Transition écologique : le temps des villes et des territoiresdossier
Par Jean Debrie, enseignant à l’Université Paris 1 Panthéon-Sorbonne, UMR Géographie-cités.
(serazetdinov/Getty Images/iStockphoto)
par Jean Debrie, enseignant à l'Université Paris 1 Panthéon-Sorbonne, UMR Géographie-cités
publié le 27 septembre 2024 à 1h53

A l’heure de la transition écologique, en partenariat avec la Plateforme d’observation des projets et stratégies urbaines (Popsu), plongée dans les projets et initiatives qui font bouger les politiques urbaines.

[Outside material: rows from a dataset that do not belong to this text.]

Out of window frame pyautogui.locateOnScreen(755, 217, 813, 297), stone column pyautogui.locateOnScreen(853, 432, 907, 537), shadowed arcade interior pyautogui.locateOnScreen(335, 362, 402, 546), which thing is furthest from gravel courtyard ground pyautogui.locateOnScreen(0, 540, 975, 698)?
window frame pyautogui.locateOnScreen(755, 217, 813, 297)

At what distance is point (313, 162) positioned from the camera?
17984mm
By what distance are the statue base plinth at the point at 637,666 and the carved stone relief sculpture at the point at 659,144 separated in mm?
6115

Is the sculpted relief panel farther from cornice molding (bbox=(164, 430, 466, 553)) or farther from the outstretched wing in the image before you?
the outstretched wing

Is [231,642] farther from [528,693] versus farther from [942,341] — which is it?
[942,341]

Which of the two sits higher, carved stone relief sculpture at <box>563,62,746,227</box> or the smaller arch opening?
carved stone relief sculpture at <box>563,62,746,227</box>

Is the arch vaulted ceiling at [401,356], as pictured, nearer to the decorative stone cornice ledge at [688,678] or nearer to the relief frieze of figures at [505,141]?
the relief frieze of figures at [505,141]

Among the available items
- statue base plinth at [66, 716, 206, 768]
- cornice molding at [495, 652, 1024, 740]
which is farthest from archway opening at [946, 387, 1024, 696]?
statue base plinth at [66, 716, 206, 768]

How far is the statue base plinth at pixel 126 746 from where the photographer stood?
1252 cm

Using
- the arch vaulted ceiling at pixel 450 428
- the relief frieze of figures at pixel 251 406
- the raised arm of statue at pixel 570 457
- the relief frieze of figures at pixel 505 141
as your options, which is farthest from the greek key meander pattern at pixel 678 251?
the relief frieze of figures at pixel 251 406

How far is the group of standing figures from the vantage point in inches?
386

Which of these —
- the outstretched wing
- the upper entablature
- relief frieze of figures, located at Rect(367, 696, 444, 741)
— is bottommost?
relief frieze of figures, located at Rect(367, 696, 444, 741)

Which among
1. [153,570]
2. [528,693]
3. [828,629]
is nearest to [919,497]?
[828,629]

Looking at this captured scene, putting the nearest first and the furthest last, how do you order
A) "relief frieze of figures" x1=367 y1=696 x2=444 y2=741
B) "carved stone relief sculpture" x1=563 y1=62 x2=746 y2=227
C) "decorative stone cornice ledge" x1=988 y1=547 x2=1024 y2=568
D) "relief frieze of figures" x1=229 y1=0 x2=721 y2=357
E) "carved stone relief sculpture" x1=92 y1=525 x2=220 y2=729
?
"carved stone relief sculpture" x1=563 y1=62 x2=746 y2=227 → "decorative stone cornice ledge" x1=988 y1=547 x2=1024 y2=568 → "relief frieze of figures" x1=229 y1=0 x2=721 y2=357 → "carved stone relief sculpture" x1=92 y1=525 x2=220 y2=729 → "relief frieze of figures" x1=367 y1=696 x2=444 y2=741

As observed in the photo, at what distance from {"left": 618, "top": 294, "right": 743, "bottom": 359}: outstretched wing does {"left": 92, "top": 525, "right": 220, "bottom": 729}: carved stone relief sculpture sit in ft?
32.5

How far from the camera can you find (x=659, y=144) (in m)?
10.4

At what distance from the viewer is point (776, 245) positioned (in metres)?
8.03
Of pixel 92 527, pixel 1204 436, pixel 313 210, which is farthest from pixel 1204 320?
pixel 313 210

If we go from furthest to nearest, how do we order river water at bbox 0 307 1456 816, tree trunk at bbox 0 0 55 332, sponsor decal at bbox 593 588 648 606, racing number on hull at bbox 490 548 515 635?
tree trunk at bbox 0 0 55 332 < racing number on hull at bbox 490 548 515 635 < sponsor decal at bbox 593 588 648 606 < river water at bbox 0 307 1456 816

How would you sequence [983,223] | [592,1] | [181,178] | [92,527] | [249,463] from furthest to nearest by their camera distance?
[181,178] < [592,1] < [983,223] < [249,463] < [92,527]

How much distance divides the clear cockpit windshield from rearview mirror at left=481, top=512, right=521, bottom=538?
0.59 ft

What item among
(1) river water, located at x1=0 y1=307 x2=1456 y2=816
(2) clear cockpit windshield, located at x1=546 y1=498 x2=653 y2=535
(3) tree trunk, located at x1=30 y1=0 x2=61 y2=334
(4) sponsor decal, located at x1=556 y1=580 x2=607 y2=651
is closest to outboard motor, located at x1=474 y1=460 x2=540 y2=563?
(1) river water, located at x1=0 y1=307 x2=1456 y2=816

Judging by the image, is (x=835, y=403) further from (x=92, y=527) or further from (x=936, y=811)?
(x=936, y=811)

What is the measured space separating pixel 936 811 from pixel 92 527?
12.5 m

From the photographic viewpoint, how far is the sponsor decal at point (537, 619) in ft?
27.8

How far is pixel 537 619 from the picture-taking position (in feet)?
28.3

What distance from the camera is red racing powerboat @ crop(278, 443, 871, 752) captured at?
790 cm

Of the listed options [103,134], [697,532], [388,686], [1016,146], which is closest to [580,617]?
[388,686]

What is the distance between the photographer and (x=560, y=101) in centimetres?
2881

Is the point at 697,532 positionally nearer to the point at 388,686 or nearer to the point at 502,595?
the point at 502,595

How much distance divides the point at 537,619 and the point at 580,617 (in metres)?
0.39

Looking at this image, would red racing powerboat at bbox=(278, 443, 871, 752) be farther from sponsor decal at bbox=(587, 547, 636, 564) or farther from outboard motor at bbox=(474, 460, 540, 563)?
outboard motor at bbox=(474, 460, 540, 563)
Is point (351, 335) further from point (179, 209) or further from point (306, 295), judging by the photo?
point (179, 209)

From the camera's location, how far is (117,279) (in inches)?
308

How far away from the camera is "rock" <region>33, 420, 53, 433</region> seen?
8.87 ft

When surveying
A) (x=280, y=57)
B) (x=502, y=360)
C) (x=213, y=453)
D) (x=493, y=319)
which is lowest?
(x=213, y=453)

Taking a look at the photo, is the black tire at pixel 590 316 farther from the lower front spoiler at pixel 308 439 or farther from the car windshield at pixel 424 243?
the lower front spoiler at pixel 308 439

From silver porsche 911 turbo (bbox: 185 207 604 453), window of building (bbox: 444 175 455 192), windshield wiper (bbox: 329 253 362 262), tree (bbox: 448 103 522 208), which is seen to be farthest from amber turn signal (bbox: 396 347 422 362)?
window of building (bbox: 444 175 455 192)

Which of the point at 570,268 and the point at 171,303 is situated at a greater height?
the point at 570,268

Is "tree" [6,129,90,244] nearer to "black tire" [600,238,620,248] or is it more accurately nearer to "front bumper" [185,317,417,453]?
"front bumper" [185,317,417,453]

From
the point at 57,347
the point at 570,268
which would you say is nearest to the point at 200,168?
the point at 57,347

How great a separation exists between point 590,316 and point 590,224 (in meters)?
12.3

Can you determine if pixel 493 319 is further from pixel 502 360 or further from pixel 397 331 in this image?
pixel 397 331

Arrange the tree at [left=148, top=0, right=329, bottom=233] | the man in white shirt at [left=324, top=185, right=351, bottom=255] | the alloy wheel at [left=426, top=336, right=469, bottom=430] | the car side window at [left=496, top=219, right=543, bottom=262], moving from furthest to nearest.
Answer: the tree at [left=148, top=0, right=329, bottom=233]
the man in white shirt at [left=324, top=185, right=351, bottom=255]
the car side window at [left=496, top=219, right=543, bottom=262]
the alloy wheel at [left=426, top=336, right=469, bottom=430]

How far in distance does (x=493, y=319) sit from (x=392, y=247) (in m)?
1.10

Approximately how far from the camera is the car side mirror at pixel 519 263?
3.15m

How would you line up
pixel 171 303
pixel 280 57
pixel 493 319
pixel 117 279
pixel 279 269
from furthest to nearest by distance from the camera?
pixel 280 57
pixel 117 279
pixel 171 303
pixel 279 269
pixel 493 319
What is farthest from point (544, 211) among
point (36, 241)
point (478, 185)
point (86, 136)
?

L’aménagement du territoire est en panne de récit. Aux différentes échelles de la planification (nationale, régionale, locale) les antiennes classiques de ce récit aménageur (équiper, développer, équilibrer) souffrent d’un épuisement. Le référentiel de développement durable, basé sur une articulation des objectifs de développement et de ceux sociaux et environnementaux, est aujourd’hui partiellement caduc. La lecture des actions publiques sur l’évolution de leurs politiques territoriales est elle-même marquée d’un doute entre la reconnaissance croissante de la nécessité de ménager et protéger le territoire ; et le maintien de politiques au service d’objectifs d’attractivité et de compétitivité. La résistance des grands projets d’infrastructures comme instrument principal de la planification est forte, mais celle-ci est mise en débat dans une scène territoriale de plus en plus conflictuelle.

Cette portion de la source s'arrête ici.